Rewrite the entries starting at the line containing "Target: **cell**. Reply" and ending at the line containing "352H96V387L108 399H126L161 423H179L197", replacing "Coordinate frame" with "Reference frame" and leaving everything else unchanged. Omit the pictures from your answer.

RECORDS TO USE -
=-=-=-=-=
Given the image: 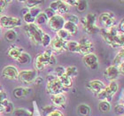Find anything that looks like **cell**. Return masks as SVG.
=-=-=-=-=
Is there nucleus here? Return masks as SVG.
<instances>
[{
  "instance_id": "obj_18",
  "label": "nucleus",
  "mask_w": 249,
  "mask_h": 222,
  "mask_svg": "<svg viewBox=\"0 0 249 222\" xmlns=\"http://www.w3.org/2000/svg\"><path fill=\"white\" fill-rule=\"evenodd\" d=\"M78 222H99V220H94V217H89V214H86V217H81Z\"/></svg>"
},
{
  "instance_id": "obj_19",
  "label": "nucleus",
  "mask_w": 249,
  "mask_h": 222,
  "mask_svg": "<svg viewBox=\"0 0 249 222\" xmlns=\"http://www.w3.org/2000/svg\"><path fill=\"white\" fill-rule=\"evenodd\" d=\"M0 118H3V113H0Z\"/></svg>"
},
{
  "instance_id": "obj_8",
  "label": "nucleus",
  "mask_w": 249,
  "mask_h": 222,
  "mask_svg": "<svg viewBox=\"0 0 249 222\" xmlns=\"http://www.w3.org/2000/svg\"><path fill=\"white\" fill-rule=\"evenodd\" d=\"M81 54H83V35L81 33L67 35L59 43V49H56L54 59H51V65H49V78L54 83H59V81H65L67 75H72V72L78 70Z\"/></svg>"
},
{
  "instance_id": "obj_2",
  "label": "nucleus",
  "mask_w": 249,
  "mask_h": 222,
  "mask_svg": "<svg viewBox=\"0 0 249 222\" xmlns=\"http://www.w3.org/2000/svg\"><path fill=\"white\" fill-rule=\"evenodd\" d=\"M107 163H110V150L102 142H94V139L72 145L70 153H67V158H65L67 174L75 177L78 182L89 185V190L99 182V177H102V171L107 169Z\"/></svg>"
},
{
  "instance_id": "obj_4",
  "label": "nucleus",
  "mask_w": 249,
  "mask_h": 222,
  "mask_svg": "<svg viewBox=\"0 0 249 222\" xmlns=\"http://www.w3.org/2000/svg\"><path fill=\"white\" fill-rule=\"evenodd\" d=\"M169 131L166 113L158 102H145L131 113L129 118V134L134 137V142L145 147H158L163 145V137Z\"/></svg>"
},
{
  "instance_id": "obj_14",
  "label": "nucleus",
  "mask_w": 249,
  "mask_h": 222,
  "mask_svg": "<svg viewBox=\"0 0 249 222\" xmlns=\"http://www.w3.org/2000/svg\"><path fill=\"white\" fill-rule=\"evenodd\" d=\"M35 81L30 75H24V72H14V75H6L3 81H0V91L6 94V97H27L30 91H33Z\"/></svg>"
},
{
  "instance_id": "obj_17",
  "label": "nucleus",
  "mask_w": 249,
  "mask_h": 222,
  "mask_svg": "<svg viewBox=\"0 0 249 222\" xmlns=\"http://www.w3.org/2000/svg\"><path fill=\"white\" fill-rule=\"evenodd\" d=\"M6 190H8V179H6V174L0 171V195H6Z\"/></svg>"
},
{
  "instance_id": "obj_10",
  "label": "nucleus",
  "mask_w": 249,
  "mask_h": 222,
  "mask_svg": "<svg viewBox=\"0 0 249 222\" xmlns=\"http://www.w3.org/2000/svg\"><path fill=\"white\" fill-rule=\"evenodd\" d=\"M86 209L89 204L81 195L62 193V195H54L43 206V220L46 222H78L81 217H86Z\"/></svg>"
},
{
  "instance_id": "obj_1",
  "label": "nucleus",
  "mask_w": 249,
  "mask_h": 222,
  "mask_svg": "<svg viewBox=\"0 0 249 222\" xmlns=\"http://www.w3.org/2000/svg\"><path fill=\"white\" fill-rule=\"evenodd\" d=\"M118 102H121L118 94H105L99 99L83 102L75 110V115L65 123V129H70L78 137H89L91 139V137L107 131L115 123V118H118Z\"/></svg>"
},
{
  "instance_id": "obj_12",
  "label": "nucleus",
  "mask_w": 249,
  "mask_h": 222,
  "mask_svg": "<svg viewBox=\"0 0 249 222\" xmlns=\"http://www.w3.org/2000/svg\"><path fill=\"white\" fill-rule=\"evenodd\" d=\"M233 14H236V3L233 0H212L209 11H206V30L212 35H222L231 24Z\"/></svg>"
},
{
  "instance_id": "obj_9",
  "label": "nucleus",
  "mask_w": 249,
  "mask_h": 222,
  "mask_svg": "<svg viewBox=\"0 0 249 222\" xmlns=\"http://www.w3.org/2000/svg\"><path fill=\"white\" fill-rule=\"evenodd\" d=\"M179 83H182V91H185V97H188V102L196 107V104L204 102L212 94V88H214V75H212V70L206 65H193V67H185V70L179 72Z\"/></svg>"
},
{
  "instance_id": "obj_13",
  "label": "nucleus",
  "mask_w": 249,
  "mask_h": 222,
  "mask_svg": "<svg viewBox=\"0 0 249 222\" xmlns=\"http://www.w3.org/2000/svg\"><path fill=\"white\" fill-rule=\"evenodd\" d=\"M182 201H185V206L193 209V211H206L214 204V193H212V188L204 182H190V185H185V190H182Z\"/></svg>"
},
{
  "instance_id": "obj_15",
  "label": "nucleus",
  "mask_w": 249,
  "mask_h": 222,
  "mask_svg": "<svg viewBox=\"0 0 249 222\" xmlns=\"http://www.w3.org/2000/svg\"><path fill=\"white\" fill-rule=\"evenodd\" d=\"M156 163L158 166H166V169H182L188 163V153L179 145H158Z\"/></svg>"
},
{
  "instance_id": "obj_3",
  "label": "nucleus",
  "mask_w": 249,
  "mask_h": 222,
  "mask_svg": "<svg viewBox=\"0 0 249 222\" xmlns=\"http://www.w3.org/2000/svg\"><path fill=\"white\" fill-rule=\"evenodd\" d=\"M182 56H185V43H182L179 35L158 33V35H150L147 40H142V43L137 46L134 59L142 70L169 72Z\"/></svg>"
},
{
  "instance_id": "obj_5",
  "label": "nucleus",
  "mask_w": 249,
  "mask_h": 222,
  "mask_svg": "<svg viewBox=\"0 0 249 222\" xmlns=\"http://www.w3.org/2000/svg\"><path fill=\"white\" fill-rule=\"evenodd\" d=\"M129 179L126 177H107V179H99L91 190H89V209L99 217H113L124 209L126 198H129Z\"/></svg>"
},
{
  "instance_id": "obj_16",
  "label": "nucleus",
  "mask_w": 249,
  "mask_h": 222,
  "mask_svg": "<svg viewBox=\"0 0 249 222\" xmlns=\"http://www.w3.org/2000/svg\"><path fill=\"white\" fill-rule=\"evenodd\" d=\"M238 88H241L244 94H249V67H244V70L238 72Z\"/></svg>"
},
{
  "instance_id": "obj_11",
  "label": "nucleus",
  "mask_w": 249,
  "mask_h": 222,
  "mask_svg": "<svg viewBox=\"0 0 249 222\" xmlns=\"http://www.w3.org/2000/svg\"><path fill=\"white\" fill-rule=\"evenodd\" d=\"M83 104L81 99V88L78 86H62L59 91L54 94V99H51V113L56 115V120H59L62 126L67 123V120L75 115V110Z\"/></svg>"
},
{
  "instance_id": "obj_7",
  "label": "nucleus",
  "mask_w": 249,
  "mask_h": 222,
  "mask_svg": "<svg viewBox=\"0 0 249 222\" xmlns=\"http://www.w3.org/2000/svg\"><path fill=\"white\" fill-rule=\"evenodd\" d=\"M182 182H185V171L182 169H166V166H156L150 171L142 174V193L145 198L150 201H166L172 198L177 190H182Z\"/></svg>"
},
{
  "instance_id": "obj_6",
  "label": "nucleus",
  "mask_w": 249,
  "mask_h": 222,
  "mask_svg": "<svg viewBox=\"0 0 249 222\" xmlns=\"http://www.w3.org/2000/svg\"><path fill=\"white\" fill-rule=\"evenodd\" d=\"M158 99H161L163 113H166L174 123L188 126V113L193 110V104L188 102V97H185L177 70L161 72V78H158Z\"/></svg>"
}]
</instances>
=-=-=-=-=
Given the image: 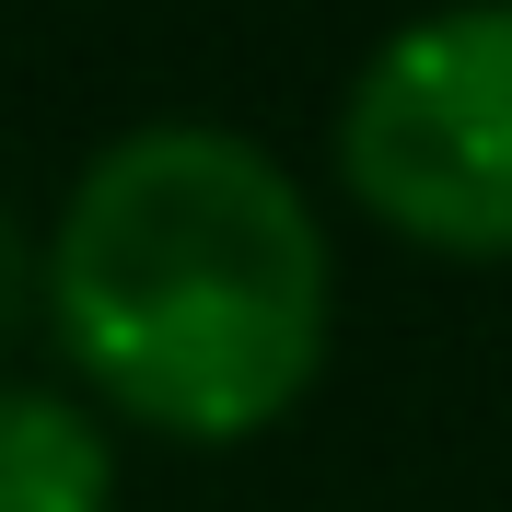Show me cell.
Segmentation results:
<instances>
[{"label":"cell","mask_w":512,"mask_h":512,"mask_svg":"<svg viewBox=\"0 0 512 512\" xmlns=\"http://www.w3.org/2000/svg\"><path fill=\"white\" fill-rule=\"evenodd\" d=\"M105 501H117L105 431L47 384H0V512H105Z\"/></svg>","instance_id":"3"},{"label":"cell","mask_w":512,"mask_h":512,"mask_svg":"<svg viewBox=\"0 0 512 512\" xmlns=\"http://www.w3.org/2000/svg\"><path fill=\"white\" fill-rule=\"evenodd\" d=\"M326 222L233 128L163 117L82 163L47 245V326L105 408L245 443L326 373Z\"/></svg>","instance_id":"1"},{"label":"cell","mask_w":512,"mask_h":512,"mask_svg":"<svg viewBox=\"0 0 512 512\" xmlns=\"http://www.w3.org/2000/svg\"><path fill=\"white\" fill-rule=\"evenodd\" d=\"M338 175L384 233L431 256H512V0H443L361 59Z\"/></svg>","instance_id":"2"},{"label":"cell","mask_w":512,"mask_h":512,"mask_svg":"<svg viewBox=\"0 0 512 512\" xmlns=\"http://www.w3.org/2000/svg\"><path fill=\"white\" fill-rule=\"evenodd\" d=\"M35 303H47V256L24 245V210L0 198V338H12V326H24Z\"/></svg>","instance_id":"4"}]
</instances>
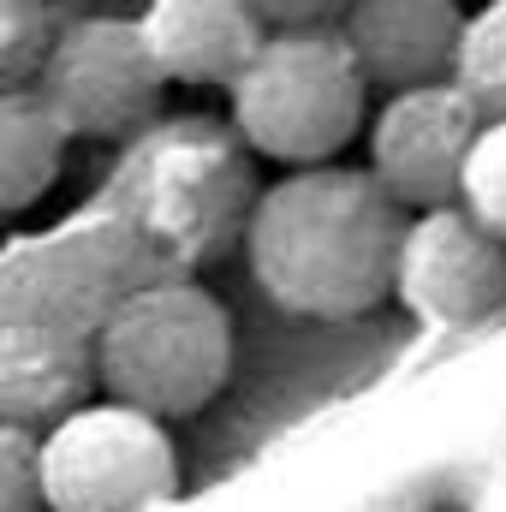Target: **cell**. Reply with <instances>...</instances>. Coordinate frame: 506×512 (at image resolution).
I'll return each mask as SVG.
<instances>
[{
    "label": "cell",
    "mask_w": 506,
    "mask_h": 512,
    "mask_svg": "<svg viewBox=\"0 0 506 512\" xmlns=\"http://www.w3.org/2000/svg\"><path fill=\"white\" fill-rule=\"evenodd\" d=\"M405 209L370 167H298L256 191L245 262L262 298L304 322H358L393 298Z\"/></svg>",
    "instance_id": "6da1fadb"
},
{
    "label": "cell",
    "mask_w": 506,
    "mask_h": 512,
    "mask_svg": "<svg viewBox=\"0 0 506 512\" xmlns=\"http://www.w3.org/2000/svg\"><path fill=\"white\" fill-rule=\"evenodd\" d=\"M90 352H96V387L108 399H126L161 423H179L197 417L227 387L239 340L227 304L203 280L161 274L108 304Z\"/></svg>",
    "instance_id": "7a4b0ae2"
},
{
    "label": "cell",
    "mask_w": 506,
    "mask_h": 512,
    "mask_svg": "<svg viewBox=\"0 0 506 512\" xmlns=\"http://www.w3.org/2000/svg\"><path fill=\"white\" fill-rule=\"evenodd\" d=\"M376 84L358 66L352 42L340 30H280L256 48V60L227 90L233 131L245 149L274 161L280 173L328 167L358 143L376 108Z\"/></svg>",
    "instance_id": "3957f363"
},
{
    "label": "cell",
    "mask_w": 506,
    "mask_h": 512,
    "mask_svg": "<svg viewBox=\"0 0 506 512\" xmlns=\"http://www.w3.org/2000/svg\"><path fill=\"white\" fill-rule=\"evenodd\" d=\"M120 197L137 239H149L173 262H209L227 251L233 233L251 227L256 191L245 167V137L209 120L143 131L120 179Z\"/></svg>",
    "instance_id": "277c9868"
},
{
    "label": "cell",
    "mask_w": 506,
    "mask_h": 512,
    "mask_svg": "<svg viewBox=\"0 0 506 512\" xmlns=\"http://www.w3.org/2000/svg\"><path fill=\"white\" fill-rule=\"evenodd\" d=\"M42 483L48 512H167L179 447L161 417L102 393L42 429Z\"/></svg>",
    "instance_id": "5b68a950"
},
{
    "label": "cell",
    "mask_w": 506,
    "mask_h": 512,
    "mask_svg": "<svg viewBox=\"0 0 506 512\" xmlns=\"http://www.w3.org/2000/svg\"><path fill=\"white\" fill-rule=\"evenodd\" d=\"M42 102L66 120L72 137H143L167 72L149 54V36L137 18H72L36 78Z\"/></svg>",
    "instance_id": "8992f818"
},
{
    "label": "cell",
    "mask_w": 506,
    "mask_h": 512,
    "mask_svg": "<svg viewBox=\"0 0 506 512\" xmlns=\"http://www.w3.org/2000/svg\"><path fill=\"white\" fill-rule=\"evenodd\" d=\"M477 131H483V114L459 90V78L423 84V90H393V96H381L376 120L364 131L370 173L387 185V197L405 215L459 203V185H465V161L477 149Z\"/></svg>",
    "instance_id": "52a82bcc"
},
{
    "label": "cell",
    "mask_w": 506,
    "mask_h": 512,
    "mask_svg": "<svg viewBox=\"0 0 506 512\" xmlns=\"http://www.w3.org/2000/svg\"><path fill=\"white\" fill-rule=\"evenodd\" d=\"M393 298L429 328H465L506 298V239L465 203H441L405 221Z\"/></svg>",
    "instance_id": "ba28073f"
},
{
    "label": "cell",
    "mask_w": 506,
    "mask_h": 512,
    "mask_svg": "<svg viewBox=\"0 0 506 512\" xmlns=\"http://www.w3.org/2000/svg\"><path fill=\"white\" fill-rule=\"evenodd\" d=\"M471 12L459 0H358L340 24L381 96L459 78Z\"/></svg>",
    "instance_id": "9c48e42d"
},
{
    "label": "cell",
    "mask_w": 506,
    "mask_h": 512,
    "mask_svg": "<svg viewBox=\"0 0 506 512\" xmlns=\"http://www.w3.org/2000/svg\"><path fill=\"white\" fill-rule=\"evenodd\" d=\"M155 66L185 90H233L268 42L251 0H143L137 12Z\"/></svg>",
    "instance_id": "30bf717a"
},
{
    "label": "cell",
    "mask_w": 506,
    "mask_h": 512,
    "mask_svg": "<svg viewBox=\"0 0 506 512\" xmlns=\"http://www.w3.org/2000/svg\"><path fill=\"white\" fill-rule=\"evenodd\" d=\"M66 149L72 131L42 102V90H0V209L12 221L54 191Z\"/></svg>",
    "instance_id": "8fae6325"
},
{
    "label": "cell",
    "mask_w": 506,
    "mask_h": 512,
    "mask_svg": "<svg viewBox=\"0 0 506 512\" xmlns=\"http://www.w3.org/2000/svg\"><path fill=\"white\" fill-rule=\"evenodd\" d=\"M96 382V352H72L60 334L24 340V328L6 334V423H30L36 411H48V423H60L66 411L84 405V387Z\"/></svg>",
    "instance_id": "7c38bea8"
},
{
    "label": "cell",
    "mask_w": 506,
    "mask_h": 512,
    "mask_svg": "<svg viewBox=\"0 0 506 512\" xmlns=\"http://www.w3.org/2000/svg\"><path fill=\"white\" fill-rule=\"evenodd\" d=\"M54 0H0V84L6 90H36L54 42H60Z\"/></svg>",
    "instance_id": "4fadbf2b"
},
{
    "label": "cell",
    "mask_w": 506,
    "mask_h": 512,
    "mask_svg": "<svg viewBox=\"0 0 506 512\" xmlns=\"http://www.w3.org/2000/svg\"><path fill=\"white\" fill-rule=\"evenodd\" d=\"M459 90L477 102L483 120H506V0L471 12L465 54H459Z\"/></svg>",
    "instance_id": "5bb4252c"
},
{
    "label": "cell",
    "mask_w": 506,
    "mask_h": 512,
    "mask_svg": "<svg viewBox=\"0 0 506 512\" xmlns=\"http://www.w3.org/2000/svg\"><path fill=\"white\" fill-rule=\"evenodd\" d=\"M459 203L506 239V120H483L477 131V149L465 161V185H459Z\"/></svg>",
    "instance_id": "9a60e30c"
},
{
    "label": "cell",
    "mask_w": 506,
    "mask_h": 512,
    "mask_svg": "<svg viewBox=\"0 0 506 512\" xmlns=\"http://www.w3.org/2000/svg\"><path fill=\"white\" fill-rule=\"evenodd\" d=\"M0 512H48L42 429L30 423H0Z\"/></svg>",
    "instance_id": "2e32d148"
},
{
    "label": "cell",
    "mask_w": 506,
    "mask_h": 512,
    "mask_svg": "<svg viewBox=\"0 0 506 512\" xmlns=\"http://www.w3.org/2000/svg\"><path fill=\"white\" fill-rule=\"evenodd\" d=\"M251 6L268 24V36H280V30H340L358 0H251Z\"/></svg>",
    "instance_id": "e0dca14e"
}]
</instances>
=-=-=-=-=
RESPONSE TO THE EXERCISE -
Target: **cell**. Reply with <instances>...</instances>. Reference frame: 506×512 (at image resolution).
I'll return each mask as SVG.
<instances>
[{
    "label": "cell",
    "mask_w": 506,
    "mask_h": 512,
    "mask_svg": "<svg viewBox=\"0 0 506 512\" xmlns=\"http://www.w3.org/2000/svg\"><path fill=\"white\" fill-rule=\"evenodd\" d=\"M405 209L370 167H298L256 191L245 262L262 298L304 322H358L393 298Z\"/></svg>",
    "instance_id": "6da1fadb"
},
{
    "label": "cell",
    "mask_w": 506,
    "mask_h": 512,
    "mask_svg": "<svg viewBox=\"0 0 506 512\" xmlns=\"http://www.w3.org/2000/svg\"><path fill=\"white\" fill-rule=\"evenodd\" d=\"M90 352H96V387L108 399H126L161 423H179L197 417L227 387L239 340L227 304L203 280L161 274L108 304Z\"/></svg>",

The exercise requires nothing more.